All pictures are to be excluded when the data below is output verbatim.

*** Opening Supplied information ***

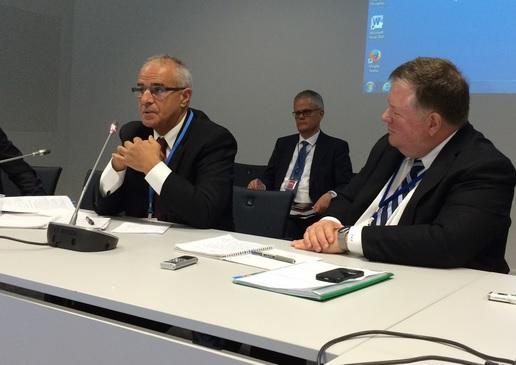 Djoghlaf (esq.) e Reifsnyder (de perfil), coautores do rascunho do acordo de Paris. Foto: Claudio Angelo/OC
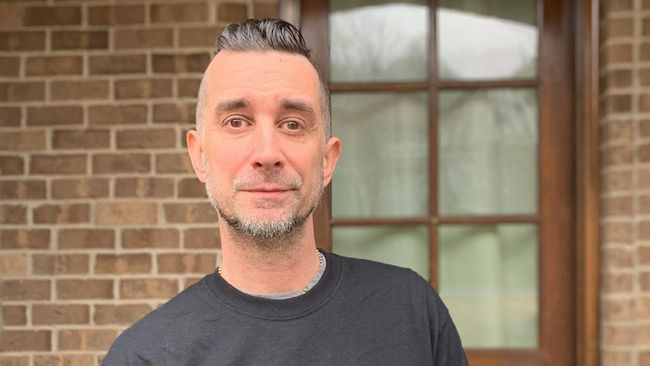 Pete Parada menolak vaksin Covid-19 karena alasan medis yang ia alami. Keputusan tersebut ia akui hasil diskusinya dengan dokter.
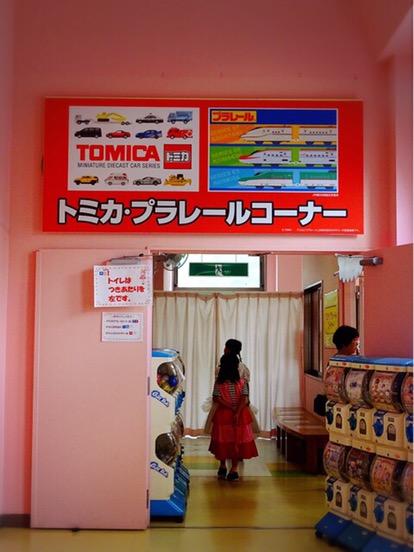 トミカ・プラレールコーナーもあり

*** Closing Supplied information ***

**Reply to the exercise:**
 Djoghlaf (esq.) e Reifsnyder (de perfil), coautores do rascunho do acordo de Paris. Foto: Claudio Angelo/OC
 Pete Parada menolak vaksin Covid-19 karena alasan medis yang ia alami. Keputusan tersebut ia akui hasil diskusinya dengan dokter.
 トミカ・プラレールコーナーもあり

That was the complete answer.